| Exercise brief |
Scan the entries below for the word "camera" and copy every line in which it occurs.

Stored items
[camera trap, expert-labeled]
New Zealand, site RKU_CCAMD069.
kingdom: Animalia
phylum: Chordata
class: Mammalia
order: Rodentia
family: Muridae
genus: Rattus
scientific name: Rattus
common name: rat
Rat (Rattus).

* * *

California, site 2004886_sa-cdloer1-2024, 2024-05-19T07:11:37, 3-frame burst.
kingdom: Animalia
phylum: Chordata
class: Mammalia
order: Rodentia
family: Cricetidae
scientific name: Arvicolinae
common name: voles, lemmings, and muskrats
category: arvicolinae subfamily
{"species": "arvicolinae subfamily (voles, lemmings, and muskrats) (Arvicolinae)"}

==

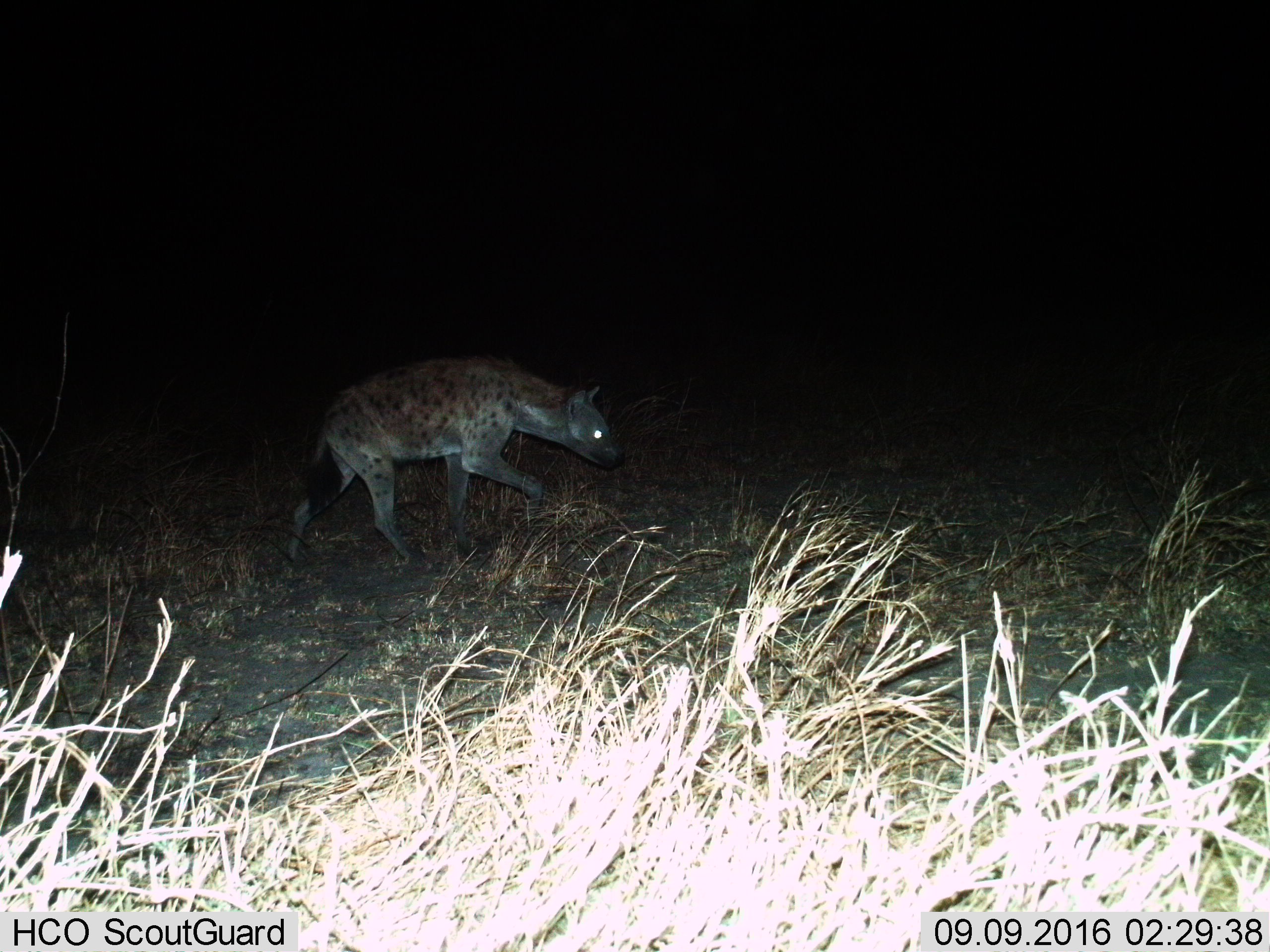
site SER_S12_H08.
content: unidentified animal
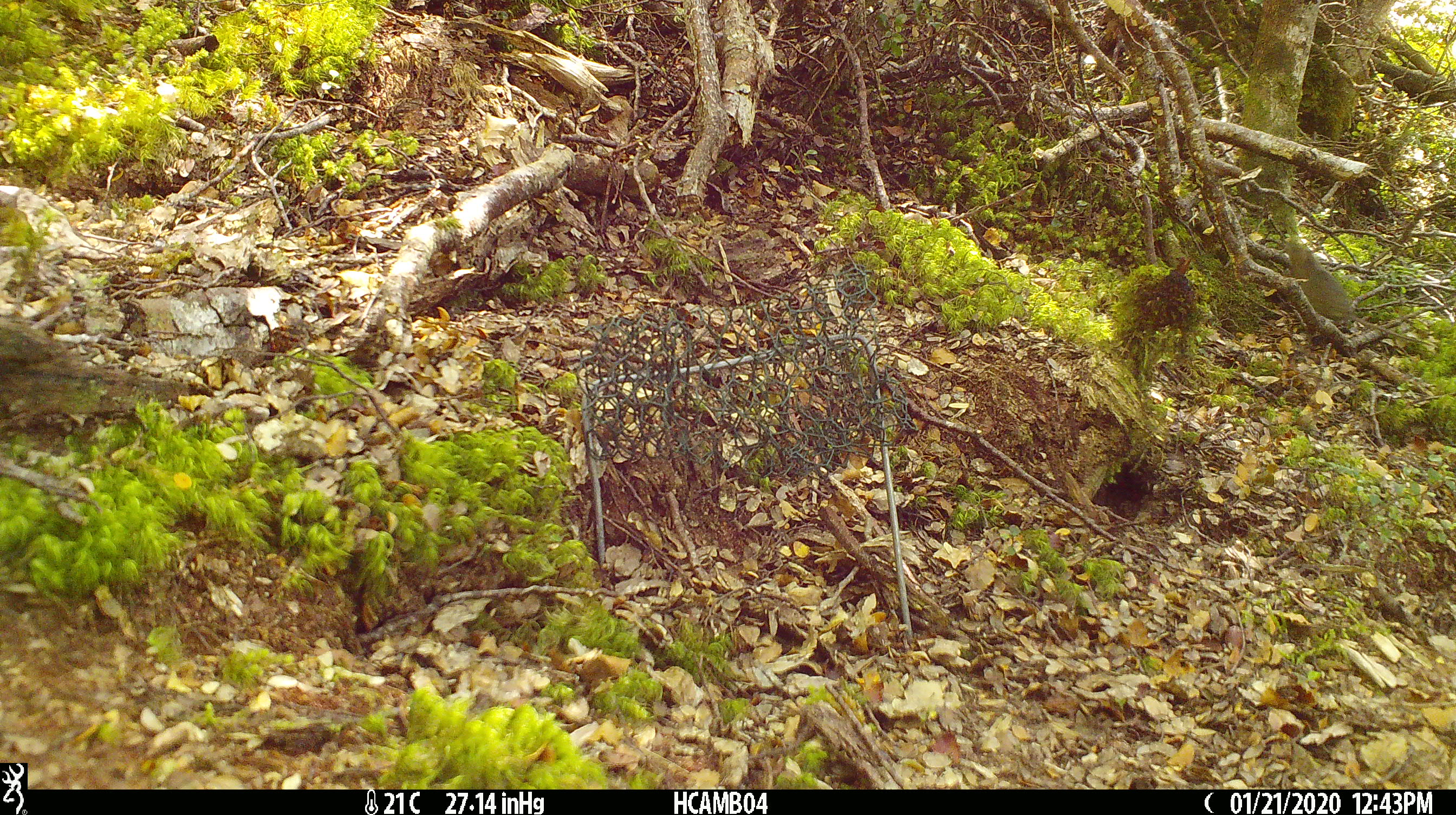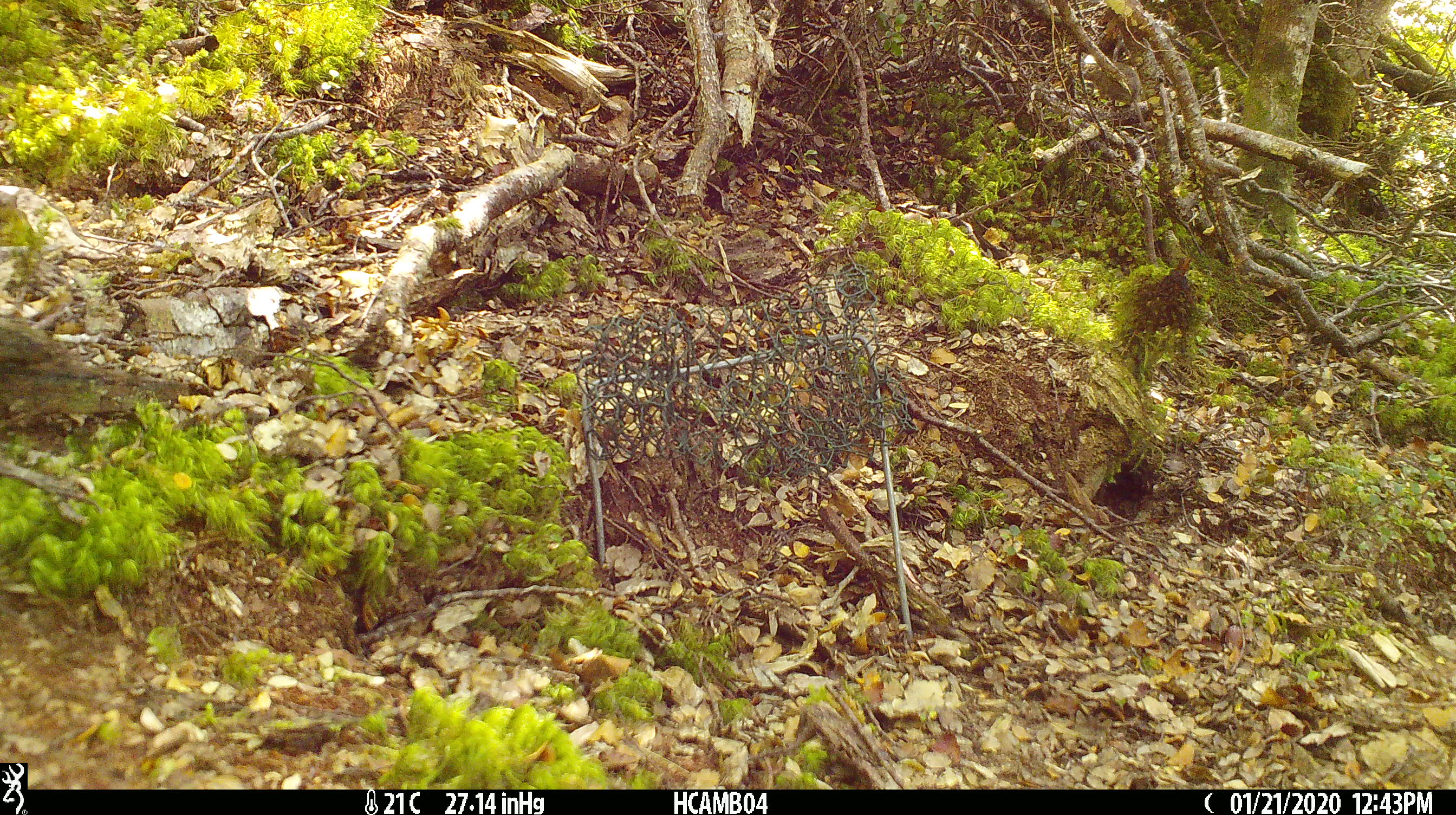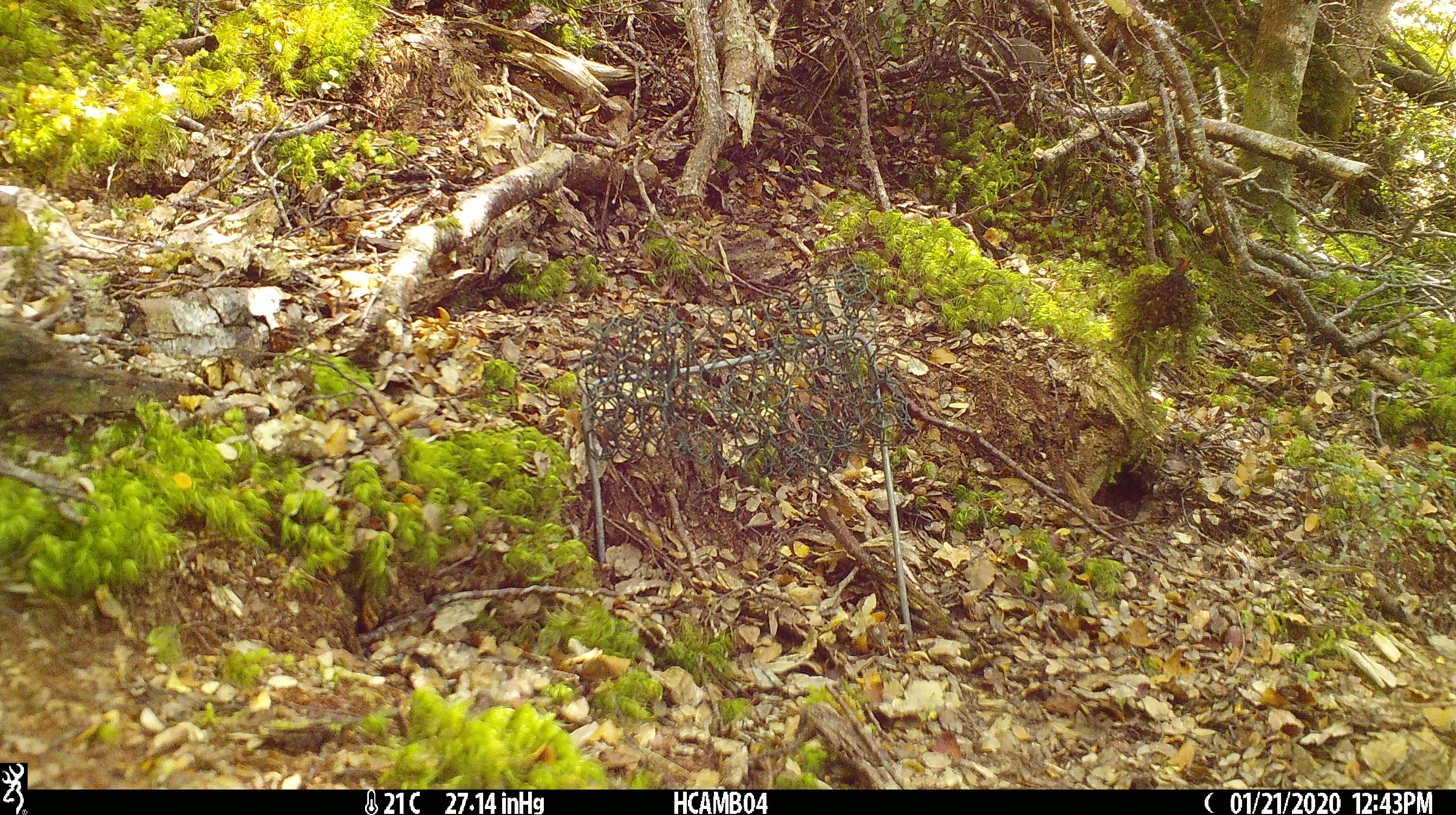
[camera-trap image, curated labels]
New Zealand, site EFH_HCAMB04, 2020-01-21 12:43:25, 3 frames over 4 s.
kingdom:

| Answer space |
[camera trap, expert-labeled]
[camera-trap image, curated labels]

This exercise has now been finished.